There are only a few beverages in the world that have as many “rules of etiquette” associated with them as wine does. There is tea in Japan, whisky in Scotland, and wine.
Understanding wine etiquette can help to avoid embarrassment. But, before we get too far into this brief look at etiquette let’s remember: Wine is just grape juice with attitude. Don’t stress too much.
If you are drinking with a loved one, anything goes. Have fun. It’s meant to be fun.
Pick A Colour
If you are serving wine for a dinner party, try to make the wine complement the meal. This can be a bit difficult if you are serving different entrees, but there are a few simple guidelines:
Red wines tend to pair well with boldly flavoured foods – Typically you will hear people say red meat, but a Jamaican jerk chicken will work well with a red.
White wines work with softer flavours – Traditional Northern European foods aren’t necessarily strongly spiced, so a lighter wine will still be able to hold its own.
Rosés are nice for a midpoint – Many rosés are sweet so be careful. Very sweet wines aren’t really great with most foods. Nonetheless, a dry white Merlot or white Shiraz can be an excellent middle of the road wine that will please everyone.
Try to serve wine in an appropriate glass. This can get a bit taxing on your dishwashing machine, but a large bowled red wine glass will allow a red wine to explode. The reason that different wines have their own glasses is that the shape allows for more surface area, therefore more air makes contact with the wine. Also, some are designed to hold the smell of the wine in the glass to increase the power of the experience. Try to avoid plastic or paper cups, but for larger parties this might be unavoidable.

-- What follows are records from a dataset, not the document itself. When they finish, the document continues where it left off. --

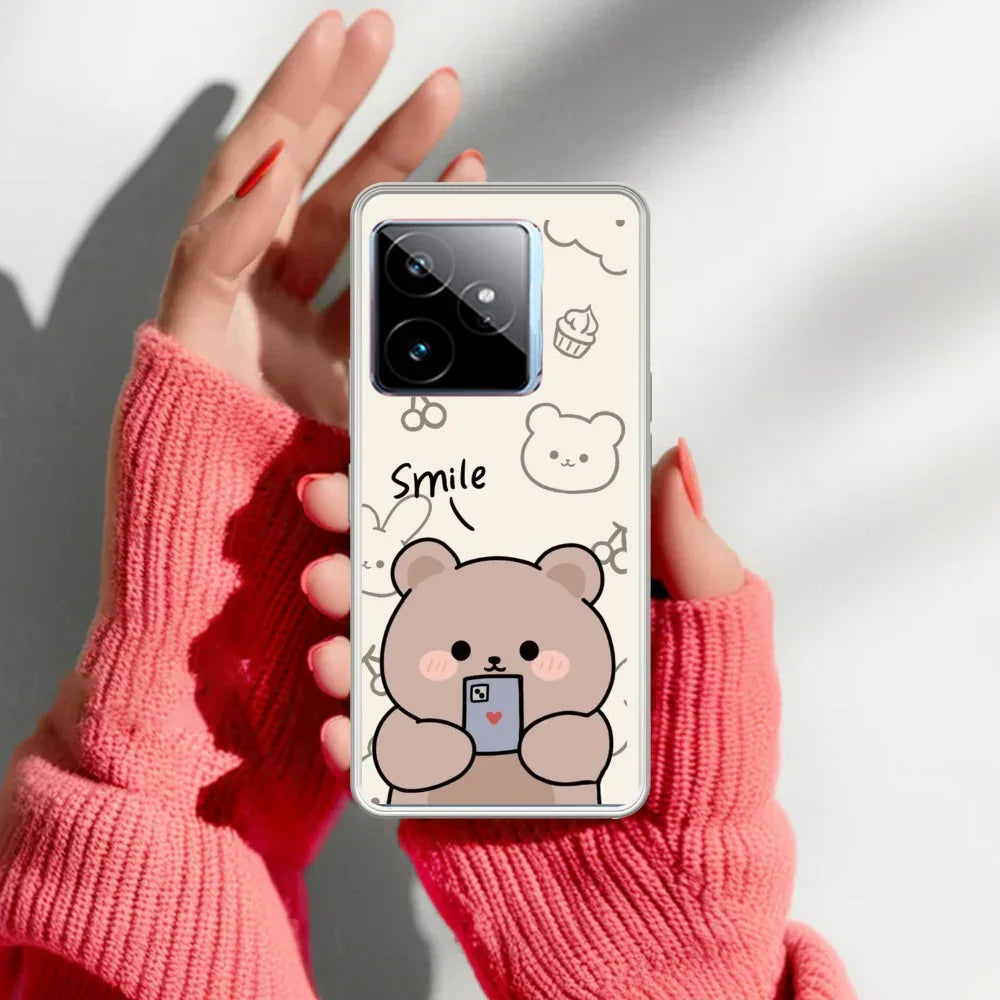 Cute Bear Transparent Silicon Case For Realme/Narzo - ShopOnCliQ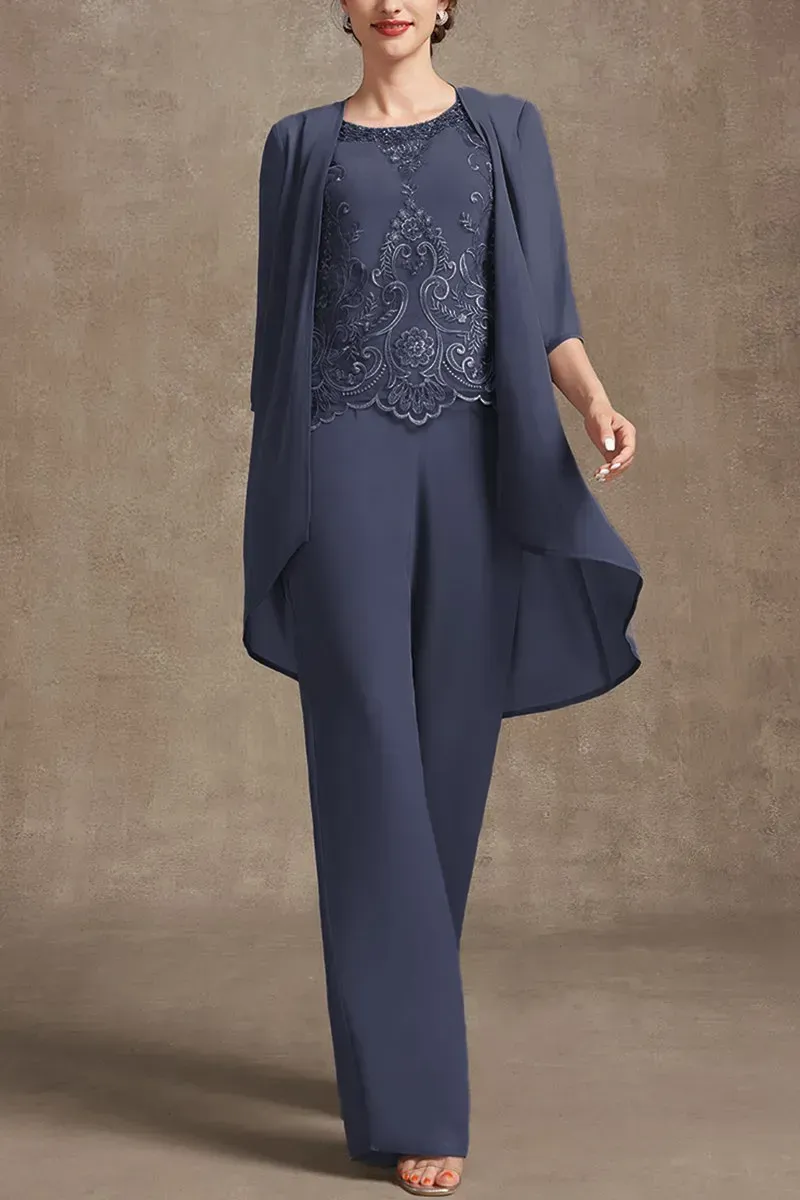 Plus Size Embroidery Chiffon Three Pieces Set Pant Suits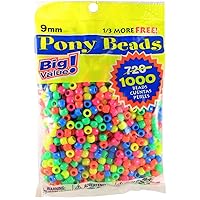 Darice Assorted Neon Pony Beads – Great Craft Projects for All Ages – Bead Jewelry, Ornaments, Key Chains, Hair Beading – Round Plastic Bead With Center Hole, 9mm Diameter, 1,000 Beads Per Bag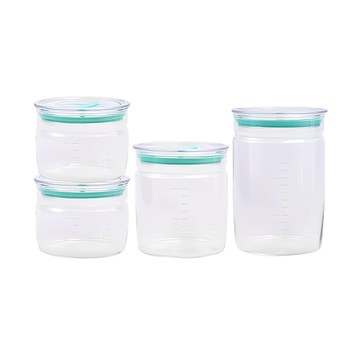 iwaki 圓形玻璃密封罐禮盒 Set 4入  日本認證耐熱玻璃  上蓋密閉筏不溢漏  寬口易清潔  可洗碗機/消毒/微波  可堆疊收納  1組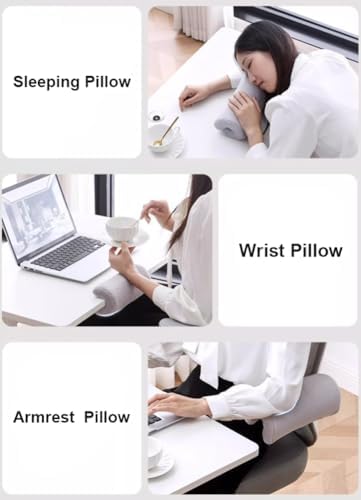 Multifunctional Cervical Neck Support Roll Pillow for Office Chair,Highly Resilient Foam Headrest Bolster Pillows Travel Sleeping Pillow Soft Armrest Pillows (Yellow,7.9in)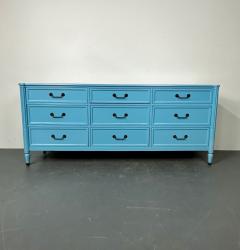 Hollywood Regency Style Dresser Sideboard Cerulean Blue Lacquer Baker - 2968732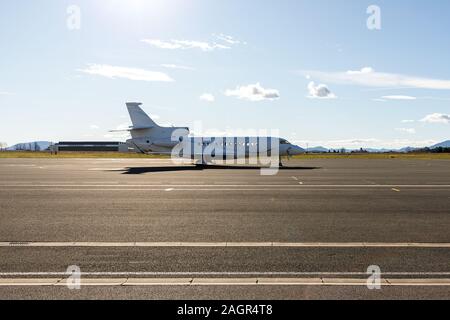 Dassault Falcon 7X am Flughafen Biarritz, Frankreich. Stockfoto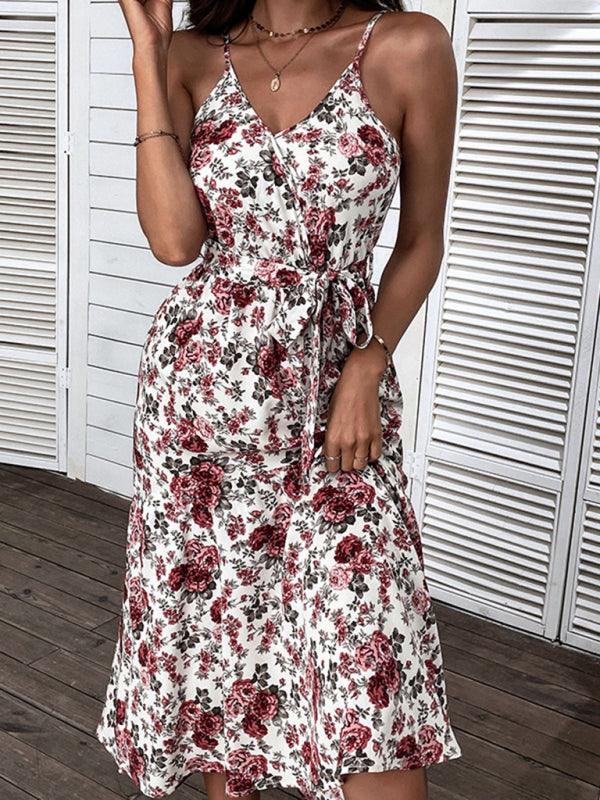 Midi Jurk met V-hals en Bloemenprint - Midi Dresses - Jurkjes.co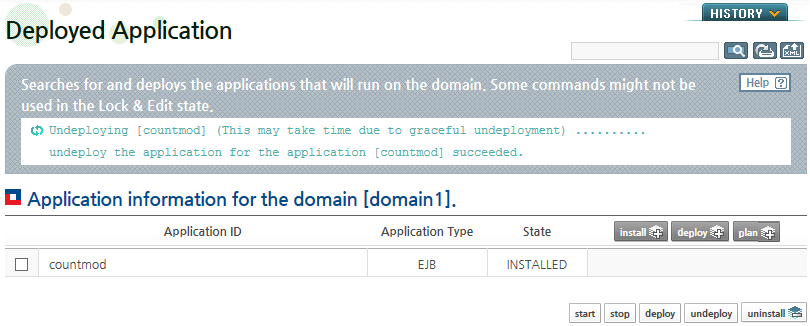 Undeploying an Application - Result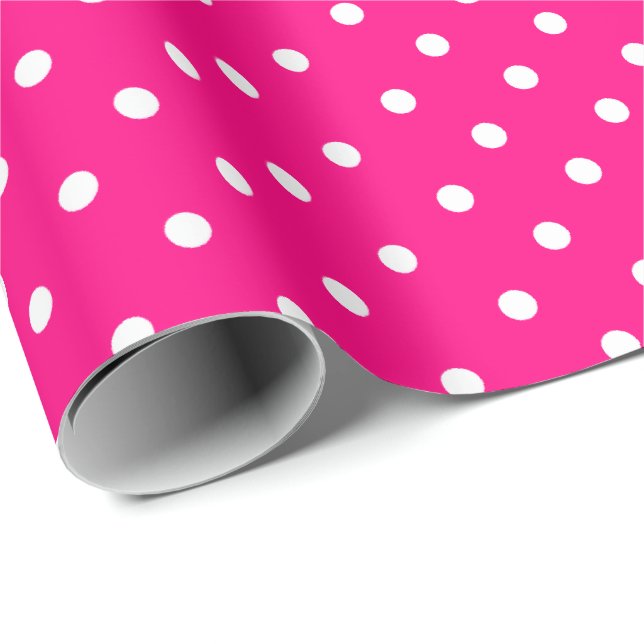 Hot Pink | White Polka Dot Wrapping Paper (Roll Corner)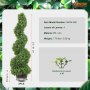 VEVOR 2 uds. Planta artificial en espiral de topiario de torre de boj artificial, planta decorativa de 91 cm de alto, plantas de topiario de hierro PE de plástico verde incl. 10 uds. Hojas de reemplazo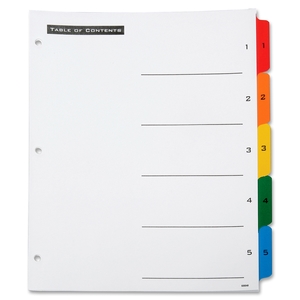 National Industries For the Blind 7530013649489 Table Of Content Dividers,Tabs 1-5, 8-1/2"x11", Multicolor by SKILCRAFT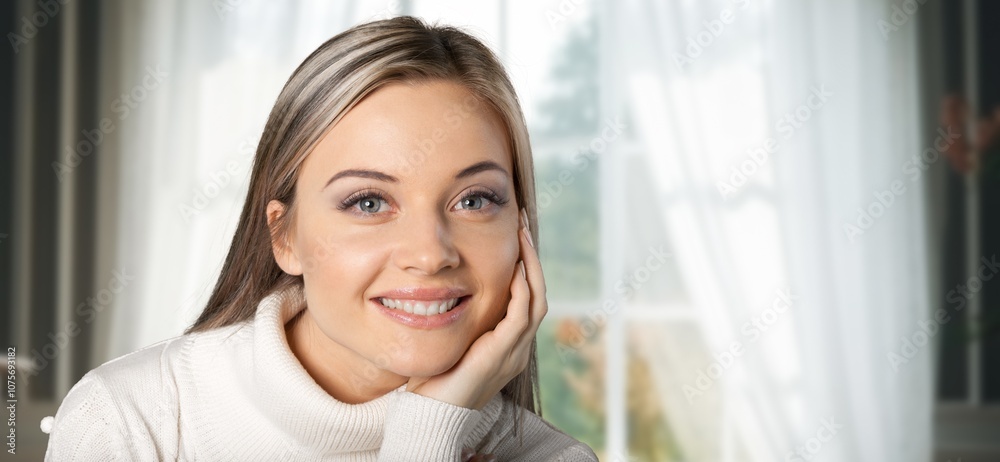 Happy young woman thinking, positive concept Happy young woman thinking, positive concept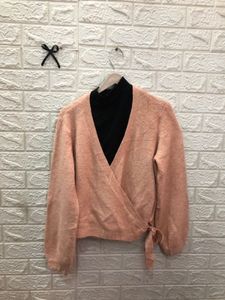 Peach Wrap wool sweater🕷️🕸️‼️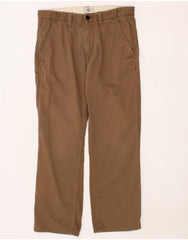 TIMBERLAND Mens Straight Chino Trousers W32 L28 Brown Cotton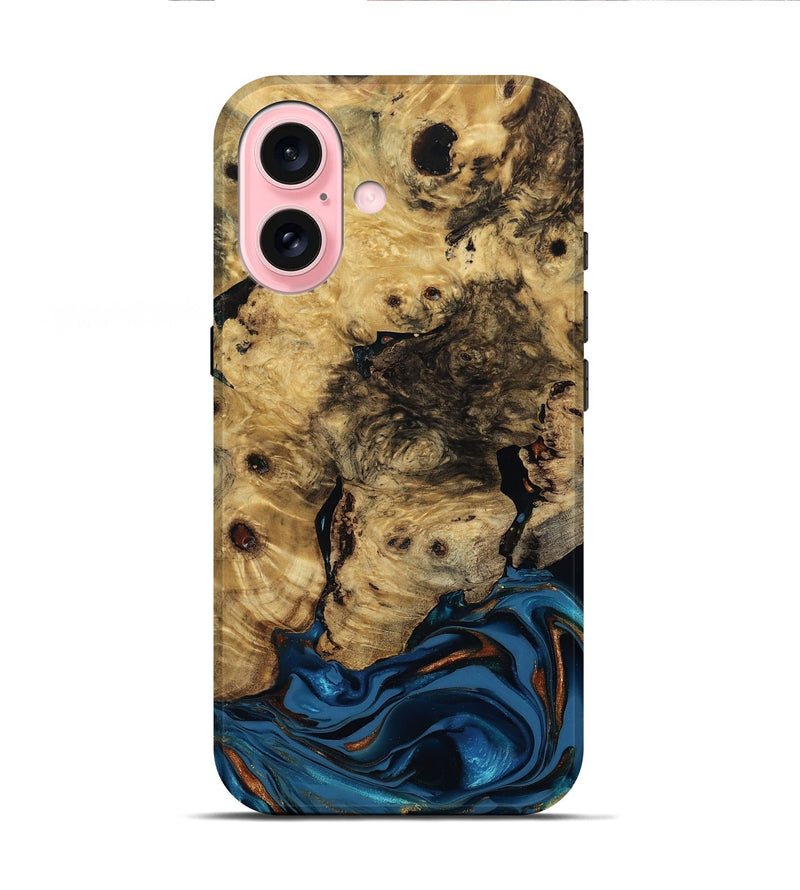 iPhone 16 Wood Live Edge Phone Case - Minor (Teal & Gold, 810790)
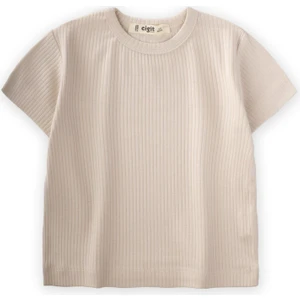 Basic Fitilli T-Shırt Açık Bej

If you can have several different wines available, you might find that your guests will enjoy having a choice. For example, some people like a powerful red, like a Chianti, with a light fish meal. Conversely, a dry white can be a great palate cleanser for a spicy Mexican dish.
Try to plan a different wine for each course. Alternating your wines between white and red can be a wonderful way to taste several different wines in a single evening. Simply plan each wine with its course separately and then put the meal together.
When pouring a glass of wine never fill it all the way. Most wine glasses are designed to be filled 1/2 to 2/3 of the way. One of the simplest rules is to fill the glass up to the widest, or fattest, point. This is the point where the bulb is the largest. This will ensure that there is plenty of air in the glass to allow the wine to breathe.
Before dinner, a light white wine or a sparkling wine can be a great way to start. Use Champagne flutes, preferably tall and skinny glasses, to give those bubbles a long, lovely way to go.
If you are having dinner at someone else’s home, let them pour the wine. Even if you have had an empty glass for a while, it is poor etiquette to pour more for yourself. If, however, they tell you pour for yourself, feel free.
Finally, remember where we started: Wine is grape juice with attitude. Enjoy the company and have fun. Don’t worry too much about the etiquette; make a good impression, but don’t ruin your night.